Scientists from Harvard Medical School and Stanford University have used artificial intelligence to make a diagnostic tool that can spot diseases on chest X-rays based on how they are described in natural language in the clinical reports that go with the X-rays.
Because most current AI models require laborious human annotation of enormous amounts of data before the labeled data is fed into the model to train it, the step is considered a major advancement in clinical AI design.
The model, called CheXzero, performed on par with human radiologists in its capacity to identify pathologies on chest X-rays, according to a report on the work that was published Sept. 15 in Nature Biomedical Engineering.
The group has made the model’s source code openly accessible to other academics.
To correctly identify pathologies during their “training,” the majority of AI models need labeled datasets. Since this process requires extensive annotation by human clinicians, which is frequently expensive and time-consuming, it is particularly difficult for tasks involving the interpretation of medical images. For example, skilled radiologists would have to examine hundreds of thousands of X-ray images one at a time and explicitly annotate each one with the conditions detected in order to label a chest X-ray dataset. Even though more recent AI models have tried to solve this labeling problem by learning from unlabeled data during a “pre-training” stage, they still need to be fine-tuned on labeled data to perform well.
The new model, however, is self-supervised in that it learns more independently without requiring manually labeled data either before or after training. The only data used in the model is the English-language notes found in the reports that go along with the chest X-rays.

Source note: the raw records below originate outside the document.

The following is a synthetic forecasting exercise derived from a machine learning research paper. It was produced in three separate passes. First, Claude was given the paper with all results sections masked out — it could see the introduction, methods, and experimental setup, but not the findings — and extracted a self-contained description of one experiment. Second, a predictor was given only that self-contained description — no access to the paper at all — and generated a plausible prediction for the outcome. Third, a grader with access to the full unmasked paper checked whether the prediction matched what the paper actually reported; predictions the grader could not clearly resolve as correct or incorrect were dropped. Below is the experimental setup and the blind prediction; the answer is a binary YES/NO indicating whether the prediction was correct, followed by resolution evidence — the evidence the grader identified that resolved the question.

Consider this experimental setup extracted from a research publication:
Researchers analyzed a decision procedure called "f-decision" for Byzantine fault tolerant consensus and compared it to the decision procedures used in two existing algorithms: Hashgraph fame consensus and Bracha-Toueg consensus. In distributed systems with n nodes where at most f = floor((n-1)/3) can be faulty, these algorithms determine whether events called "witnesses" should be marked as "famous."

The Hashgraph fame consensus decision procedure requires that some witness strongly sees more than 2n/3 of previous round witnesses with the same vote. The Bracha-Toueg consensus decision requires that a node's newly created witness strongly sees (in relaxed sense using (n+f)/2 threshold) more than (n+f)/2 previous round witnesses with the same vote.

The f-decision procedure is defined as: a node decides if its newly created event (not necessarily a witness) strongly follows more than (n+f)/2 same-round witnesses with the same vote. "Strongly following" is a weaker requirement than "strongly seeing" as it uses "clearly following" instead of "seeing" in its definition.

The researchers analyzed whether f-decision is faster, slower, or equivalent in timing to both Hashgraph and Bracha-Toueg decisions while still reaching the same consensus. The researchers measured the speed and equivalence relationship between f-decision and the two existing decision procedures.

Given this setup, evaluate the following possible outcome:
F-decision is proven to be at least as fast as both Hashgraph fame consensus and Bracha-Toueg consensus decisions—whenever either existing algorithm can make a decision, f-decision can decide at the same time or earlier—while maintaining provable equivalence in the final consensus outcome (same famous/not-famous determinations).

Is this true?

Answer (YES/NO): YES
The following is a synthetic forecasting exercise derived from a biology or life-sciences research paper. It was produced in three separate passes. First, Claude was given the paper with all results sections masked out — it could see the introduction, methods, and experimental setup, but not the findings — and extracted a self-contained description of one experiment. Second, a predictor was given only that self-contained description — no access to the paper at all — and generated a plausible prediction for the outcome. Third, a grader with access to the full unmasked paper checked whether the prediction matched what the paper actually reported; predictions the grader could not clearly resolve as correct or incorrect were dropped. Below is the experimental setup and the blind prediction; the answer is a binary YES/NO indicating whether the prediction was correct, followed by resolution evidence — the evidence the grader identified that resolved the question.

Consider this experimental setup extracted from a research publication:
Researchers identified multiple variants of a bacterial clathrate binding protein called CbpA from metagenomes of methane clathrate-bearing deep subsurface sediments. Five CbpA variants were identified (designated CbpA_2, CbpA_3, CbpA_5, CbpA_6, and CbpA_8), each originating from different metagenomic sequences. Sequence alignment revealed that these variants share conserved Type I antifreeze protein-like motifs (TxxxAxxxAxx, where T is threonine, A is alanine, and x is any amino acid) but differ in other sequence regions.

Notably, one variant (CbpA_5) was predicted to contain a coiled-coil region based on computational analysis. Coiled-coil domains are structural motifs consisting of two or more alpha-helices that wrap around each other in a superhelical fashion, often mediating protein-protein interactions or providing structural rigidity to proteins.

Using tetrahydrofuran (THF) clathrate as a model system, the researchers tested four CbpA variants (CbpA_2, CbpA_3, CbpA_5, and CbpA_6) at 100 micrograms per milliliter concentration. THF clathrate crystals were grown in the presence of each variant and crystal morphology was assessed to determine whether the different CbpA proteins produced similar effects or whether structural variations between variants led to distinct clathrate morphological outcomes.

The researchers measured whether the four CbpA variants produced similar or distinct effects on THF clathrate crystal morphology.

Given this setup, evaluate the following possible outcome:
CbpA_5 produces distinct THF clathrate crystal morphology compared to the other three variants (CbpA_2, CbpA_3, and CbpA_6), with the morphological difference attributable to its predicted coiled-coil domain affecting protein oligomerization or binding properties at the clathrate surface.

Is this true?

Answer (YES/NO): NO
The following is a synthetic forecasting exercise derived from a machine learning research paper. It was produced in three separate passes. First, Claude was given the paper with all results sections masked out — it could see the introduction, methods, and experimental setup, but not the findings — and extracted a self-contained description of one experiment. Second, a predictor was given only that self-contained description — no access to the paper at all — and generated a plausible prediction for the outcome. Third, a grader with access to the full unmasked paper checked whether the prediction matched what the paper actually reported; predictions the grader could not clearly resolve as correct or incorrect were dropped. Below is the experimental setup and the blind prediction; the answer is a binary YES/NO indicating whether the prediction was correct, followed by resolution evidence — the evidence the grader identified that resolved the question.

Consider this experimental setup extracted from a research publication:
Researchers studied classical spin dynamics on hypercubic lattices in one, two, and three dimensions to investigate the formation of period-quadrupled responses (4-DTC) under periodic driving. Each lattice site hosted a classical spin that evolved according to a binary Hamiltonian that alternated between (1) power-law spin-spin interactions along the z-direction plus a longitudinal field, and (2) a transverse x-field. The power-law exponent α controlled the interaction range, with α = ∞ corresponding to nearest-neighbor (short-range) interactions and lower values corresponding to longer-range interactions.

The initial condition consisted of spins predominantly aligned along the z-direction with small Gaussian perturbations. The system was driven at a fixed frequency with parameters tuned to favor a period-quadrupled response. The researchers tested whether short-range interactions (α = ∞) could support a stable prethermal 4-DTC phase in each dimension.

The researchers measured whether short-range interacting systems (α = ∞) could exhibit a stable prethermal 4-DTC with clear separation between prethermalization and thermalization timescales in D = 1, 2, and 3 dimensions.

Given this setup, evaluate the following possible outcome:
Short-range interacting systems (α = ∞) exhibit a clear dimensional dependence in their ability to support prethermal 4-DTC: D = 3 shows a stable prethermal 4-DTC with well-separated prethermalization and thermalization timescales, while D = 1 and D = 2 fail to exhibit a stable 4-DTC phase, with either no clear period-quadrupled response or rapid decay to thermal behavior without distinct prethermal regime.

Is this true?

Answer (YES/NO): NO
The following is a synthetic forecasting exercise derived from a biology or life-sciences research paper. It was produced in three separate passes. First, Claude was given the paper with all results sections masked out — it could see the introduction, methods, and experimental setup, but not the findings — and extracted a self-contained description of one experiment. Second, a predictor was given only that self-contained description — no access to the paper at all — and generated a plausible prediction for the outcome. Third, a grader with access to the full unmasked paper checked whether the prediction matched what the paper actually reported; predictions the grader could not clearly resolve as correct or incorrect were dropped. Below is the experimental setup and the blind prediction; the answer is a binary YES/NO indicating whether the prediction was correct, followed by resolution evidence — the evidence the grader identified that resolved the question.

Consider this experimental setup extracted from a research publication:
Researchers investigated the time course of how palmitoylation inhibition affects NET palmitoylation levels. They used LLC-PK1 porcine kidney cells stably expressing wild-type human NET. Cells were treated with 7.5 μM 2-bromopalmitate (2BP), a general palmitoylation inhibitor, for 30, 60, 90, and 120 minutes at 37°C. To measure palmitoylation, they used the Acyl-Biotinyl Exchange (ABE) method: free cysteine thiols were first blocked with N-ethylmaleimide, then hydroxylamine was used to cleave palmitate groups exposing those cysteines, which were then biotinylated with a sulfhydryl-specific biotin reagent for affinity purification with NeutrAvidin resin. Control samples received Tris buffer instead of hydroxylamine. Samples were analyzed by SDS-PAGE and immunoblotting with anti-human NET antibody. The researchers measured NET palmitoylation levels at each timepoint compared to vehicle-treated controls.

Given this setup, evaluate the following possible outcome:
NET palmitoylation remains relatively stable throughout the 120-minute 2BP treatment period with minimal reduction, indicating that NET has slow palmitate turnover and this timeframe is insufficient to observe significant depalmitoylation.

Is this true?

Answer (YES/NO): NO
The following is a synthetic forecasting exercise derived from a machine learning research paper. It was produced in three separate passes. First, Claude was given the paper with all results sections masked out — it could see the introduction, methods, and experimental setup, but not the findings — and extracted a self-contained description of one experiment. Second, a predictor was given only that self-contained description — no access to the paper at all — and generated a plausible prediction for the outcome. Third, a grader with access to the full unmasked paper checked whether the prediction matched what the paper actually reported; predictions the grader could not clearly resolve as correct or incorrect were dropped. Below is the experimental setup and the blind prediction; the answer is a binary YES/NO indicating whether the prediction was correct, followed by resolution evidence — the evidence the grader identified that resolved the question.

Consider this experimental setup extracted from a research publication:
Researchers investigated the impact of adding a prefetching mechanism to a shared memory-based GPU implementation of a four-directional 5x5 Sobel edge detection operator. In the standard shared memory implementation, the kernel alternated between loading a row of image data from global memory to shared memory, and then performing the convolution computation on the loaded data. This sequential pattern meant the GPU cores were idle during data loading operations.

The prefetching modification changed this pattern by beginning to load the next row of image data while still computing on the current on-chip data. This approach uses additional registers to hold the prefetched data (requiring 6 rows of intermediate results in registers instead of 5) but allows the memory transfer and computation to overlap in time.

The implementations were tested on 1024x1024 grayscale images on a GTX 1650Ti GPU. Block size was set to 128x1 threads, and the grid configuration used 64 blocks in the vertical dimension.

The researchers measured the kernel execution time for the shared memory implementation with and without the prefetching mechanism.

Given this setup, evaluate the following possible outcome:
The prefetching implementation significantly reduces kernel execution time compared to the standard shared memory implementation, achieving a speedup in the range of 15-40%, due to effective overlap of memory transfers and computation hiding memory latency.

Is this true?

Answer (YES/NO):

According to study principal investigator Pranav Rajpurkar, assistant professor of biomedical informatics in the Blavatnik Institute at HMS, “we’re living in the early days of the next-generation medical AI models that are able to perform flexible tasks by directly learning from text.” The majority of AI models have up until this point relied on manually annotating enormous amounts of data, up to and including 100,000 images, to perform well. No such disease-specific annotations are required by our method.
“With CheXzero, one can simply feed the model a chest X-ray and associated radiology report, and it will learn that the image and the text in the report should be considered similar—in other words, it learns to match chest X-rays with their associated reports,” Rajpurkar continued. In the end, the model will be able to figure out which ideas in the unstructured text match which patterns in the image.
The model was “trained” using a publicly accessible dataset that included more than 227,000 clinical notes and 377,000 chest X-rays. Following that, two distinct datasets of chest X-rays and associated notes from two different institutions, one of which was in another country, were used to test the system’s performance. With so many different datasets, it was hoped that the model would work just as well when tested against clinical notes that might use different words to describe the same finding.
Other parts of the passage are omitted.